━━ PAGE EXCERPT ━━
Monetary Authority of Singapore Proposes Allowing Singapore Retail Investors Access to Private Market Investment Funds

April 8, 2025
The Monetary Authority of Singapore (MAS) is conducting a consultation to seek public feedback on a proposal to enable retail investors in Singapore to access private market investments through Singapore-constituted investment funds authorized by MAS. This Sidley Update covers some noteworthy requirements that MAS is looking to impose under the framework. 

On March 27, 2025, the Monetary Authority of Singapore (MAS) issued a consultation paper on providing retail access to private market investment funds (Consultation Paper). The Consultation Paper sets out the regulatory parameters that MAS is looking to put in place to enable retail investors in Singapore to access private markets investments so as to diversify their investment portfolios.

The consultation comes in light of recent trends in various jurisdictions to allow or enhance retail access to private market investments. MAS has also received feedback from market players in Singapore on the potential growth in this space.

All interested parties are invited to provide their comments to the proposals in the Consultation Paper by May 26, 2025.

Long-Term Investment Funds Framework 

Under the Consultation Paper, retail investors will be able to access private market investments, such as private equity, private credit, and infrastructure, through long-term investment funds (LIF) that are constituted in Singapore and authorized by MAS under Section 286 of the Securities and Futures Act 2001 (SFA) for offers to the retail public (Authorized Funds). 

An LIF authorized by MAS can take the form of two possible structures: 

(i) Direct Fund: a Singapore-constituted fund that makes direct private market investments; or

(ii) LIFF: a Singapore-constituted long-term investment fund-of-funds that invests primarily in private market investment funds. 

The two structures are meant to cater to retail investors with different needs. A Direct Fund provides a retail investor with greater visibility of the fund’s underlying private market investment assets, whereas an LIFF structure is beneficial for retail investors who wish to tap into the LIFF manager’s expertise in selecting and monitoring an LIFF’s underlying private market investment funds (Underlying PMI Fund).
━━━
━━ DATA SUPPLIED ━━
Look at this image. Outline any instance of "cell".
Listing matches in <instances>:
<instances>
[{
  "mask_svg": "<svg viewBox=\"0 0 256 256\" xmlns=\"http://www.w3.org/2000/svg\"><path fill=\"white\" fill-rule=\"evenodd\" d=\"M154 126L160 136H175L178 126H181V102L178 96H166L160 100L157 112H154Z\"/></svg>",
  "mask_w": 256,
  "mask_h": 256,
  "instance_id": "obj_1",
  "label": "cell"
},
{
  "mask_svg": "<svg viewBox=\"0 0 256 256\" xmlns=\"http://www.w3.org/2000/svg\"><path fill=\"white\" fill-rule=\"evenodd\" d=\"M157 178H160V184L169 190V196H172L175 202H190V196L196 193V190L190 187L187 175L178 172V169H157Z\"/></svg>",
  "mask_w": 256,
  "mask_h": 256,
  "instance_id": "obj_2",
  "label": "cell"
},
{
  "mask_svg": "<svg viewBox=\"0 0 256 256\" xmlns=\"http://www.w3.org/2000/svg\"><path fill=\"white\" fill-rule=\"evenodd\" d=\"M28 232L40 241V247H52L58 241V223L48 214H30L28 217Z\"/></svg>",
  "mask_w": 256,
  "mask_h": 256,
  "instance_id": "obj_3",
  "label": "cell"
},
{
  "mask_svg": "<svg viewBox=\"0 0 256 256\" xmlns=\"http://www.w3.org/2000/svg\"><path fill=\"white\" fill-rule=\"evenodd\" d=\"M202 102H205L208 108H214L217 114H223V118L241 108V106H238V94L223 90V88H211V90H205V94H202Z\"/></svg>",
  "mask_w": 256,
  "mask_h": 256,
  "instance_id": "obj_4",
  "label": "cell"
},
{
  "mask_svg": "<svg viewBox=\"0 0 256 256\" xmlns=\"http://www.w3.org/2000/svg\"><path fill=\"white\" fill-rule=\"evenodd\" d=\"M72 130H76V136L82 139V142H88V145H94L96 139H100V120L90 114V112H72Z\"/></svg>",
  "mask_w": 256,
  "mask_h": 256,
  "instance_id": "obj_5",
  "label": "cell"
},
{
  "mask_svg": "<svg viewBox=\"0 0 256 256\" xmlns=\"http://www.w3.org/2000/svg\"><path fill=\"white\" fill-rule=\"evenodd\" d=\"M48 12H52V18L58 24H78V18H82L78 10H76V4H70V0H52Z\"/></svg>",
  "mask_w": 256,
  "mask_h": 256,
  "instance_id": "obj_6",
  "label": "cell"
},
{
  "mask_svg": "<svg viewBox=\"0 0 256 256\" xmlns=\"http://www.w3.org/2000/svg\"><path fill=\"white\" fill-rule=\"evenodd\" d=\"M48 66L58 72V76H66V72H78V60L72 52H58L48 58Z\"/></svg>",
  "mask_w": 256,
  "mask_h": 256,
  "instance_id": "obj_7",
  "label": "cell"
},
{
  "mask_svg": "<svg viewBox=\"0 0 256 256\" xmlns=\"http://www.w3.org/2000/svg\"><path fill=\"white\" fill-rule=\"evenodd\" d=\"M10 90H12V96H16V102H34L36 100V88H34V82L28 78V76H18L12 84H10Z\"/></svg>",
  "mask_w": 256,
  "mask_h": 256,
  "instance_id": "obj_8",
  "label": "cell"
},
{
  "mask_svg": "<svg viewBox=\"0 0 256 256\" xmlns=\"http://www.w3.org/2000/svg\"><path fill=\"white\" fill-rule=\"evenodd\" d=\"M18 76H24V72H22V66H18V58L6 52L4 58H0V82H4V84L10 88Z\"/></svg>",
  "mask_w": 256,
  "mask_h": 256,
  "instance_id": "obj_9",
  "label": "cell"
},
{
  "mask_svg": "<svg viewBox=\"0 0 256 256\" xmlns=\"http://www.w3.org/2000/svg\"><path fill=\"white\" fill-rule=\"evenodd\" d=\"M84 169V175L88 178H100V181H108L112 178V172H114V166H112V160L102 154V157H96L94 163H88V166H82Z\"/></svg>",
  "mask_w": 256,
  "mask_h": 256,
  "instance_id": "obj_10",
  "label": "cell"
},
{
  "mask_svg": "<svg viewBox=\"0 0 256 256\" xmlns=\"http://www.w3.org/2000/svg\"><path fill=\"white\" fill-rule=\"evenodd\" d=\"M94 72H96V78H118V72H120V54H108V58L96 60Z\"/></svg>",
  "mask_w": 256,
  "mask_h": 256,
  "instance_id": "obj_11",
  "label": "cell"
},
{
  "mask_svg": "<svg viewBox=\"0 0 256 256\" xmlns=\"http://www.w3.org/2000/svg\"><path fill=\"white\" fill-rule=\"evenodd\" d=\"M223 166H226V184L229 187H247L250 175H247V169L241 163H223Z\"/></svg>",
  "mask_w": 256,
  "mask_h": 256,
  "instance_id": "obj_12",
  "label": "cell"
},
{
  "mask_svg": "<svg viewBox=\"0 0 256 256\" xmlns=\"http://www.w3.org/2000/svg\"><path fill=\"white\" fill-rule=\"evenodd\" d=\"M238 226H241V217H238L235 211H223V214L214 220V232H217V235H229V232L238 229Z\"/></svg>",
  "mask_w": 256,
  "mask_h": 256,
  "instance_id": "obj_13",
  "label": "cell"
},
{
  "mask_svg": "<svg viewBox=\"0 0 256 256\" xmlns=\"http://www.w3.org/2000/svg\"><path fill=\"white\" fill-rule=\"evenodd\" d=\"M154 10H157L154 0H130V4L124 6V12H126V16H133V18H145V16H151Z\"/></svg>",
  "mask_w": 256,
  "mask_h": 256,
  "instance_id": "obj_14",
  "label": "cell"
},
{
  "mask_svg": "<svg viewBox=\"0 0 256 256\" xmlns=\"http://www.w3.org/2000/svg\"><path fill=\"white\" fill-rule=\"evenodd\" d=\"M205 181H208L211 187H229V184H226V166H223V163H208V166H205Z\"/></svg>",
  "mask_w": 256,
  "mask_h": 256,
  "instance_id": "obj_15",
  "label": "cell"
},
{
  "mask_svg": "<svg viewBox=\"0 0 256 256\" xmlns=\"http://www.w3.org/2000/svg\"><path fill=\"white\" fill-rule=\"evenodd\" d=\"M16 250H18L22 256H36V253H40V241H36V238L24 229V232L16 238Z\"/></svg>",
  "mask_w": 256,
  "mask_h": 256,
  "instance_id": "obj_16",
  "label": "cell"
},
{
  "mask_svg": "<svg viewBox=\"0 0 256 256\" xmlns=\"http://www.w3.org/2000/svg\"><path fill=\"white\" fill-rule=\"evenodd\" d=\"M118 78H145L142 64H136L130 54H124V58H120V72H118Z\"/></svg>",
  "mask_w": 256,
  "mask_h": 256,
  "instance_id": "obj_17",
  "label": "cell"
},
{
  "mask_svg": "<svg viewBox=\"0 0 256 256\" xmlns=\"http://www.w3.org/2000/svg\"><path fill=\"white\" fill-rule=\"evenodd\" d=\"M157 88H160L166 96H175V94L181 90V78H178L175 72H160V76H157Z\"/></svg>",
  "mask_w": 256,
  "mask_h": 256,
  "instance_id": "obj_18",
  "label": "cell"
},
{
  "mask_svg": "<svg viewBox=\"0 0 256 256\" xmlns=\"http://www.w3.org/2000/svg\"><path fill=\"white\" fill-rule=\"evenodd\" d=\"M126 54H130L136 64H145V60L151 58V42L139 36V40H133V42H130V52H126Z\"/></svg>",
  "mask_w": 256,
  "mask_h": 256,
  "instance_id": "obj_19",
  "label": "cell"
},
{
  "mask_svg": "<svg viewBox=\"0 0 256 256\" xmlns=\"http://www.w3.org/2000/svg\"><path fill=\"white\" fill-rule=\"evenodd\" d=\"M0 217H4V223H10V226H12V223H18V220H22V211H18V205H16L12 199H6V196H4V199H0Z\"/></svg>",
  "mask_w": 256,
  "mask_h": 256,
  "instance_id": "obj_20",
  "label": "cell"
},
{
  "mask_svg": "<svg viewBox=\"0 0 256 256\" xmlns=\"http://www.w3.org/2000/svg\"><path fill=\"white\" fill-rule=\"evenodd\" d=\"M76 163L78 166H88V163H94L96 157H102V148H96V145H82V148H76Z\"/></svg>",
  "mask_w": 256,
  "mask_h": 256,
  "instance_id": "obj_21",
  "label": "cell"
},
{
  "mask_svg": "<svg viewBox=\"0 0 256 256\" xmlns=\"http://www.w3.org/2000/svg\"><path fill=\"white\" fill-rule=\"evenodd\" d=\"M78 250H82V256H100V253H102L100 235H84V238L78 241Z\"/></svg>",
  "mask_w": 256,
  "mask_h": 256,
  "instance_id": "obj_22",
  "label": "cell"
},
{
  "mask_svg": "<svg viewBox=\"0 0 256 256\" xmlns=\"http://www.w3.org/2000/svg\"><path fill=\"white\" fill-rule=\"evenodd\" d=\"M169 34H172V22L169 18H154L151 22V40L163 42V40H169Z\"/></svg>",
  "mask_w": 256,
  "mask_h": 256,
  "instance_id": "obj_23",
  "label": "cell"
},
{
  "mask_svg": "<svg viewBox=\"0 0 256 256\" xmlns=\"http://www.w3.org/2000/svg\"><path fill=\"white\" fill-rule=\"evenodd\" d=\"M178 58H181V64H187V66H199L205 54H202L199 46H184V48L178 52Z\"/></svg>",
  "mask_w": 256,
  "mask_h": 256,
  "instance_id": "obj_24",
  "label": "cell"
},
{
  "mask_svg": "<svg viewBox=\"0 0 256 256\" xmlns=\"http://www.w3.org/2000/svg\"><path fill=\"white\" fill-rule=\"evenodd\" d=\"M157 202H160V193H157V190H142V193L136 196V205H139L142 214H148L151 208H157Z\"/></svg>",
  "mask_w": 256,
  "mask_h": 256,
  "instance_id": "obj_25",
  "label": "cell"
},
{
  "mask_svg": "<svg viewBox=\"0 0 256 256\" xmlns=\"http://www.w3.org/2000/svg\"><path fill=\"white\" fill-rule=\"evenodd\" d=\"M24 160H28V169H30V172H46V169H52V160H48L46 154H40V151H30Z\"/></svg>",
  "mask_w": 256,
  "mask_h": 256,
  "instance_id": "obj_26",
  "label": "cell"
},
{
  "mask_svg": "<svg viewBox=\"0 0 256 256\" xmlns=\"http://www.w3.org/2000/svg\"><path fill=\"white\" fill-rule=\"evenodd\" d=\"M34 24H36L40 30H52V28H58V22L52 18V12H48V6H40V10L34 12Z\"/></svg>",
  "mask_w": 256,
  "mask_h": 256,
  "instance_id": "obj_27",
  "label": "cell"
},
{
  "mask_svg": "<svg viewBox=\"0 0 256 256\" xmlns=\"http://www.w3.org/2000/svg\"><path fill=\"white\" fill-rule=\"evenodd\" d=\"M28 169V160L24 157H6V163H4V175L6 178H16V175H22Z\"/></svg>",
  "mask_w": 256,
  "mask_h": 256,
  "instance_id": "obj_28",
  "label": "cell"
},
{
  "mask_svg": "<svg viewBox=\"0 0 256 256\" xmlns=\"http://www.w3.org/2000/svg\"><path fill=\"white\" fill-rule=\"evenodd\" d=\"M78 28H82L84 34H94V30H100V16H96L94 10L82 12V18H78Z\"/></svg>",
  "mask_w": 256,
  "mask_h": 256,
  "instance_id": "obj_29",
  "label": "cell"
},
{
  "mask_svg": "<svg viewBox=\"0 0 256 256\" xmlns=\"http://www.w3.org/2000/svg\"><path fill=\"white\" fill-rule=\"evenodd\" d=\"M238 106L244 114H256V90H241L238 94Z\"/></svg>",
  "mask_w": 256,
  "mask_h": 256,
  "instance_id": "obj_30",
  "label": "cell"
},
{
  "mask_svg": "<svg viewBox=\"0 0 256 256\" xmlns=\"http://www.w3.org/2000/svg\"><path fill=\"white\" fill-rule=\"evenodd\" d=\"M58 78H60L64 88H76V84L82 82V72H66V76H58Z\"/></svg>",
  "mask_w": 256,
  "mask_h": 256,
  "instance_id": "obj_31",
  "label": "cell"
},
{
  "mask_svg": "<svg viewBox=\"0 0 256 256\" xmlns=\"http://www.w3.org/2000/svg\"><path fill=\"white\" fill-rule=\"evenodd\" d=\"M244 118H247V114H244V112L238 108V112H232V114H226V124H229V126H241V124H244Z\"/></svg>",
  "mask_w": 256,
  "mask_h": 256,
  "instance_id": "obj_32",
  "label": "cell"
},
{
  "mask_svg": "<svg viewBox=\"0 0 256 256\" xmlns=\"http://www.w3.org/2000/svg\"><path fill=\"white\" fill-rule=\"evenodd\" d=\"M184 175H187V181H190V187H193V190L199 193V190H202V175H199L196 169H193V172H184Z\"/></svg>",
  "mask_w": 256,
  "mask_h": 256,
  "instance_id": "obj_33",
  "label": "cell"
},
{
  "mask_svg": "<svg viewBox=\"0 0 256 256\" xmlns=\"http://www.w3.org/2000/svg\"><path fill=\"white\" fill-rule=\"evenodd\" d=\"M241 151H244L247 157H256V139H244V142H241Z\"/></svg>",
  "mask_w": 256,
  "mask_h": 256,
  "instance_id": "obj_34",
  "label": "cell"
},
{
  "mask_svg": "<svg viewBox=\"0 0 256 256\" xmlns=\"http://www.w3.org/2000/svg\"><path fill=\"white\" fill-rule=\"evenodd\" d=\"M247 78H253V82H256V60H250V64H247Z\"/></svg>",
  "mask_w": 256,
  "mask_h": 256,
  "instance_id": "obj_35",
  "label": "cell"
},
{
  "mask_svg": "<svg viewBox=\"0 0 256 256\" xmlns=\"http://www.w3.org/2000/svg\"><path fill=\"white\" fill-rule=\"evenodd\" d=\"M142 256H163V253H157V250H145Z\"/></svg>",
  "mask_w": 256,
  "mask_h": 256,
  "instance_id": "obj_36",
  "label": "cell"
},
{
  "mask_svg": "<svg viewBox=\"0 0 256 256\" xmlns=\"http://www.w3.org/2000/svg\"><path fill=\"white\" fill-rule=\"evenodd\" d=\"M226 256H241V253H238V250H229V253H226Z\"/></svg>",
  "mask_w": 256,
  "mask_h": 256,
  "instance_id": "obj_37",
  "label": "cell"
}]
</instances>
━━━
> [SET TASKS]:
1. From the update on the MAS retail-access consultation, copy the stretch from "On March 27, 2025, the" through "May 26, 2025.".
2. Write the next part of the update on the MAS retail-access consultation, picking up after its final sentence.

> [ANSWERS BY TASK]:
1.
On March 27, 2025, the Monetary Authority of Singapore (MAS) issued a consultation paper on providing retail access to private market investment funds (Consultation Paper). The Consultation Paper sets out the regulatory parameters that MAS is looking to put in place to enable retail investors in Singapore to access private markets investments so as to diversify their investment portfolios.

The consultation comes in light of recent trends in various jurisdictions to allow or enhance retail access to private market investments. MAS has also received feedback from market players in Singapore on the potential growth in this space.

All interested parties are invited to provide their comments to the proposals in the Consultation Paper by May 26, 2025.

2.
The LIF proposals in the Consultation Paper build on the existing regulatory framework for MAS Authorized Funds under the SFA. Currently, the regulatory framework for Authorized Funds do not allow for the authorization of funds that invest primarily in private market investments. The Consultation Paper seeks to broadly align certain aspects of the LIF proposals with the existing requirements applicable to Authorized Funds under the MAS Code on Collective Investment Schemes (CIS Code). At the same time, adaptations have been made to account for the characteristics of private market investments. 

The proposed requirements for LIFs as set out in the Consultation Paper will be in addition to the existing requirements applicable to Authorized Funds and their Singapore-licensed fund managers.

The MAS recognition criteria for offshore LIFs constituted outside Singapore are not the subject of the Consultation Paper. 

Summary of Key Requirements

The requirements MAS is proposing to put in place may be broadly categorized into three groups: (i) LIF manager requirements, (ii) LIF requirements, and (iii) disclosure requirements. 

We set out below a high-level, non-exhaustive summary of certain noteworthy requirements that MAS is considering to impose on the LIF and its manager. 

Subject

Direct Fund

LIFF

Manager Requirements

Requisite License

  • The manager should be a Singapore-incorporated manager holding a capital markets services license for fund management to carry on fund management business with all types of investors, including retail investors (retail LFMC).

Manager Expertise

  • Minimum assets under management and relevant experience requirements will be imposed.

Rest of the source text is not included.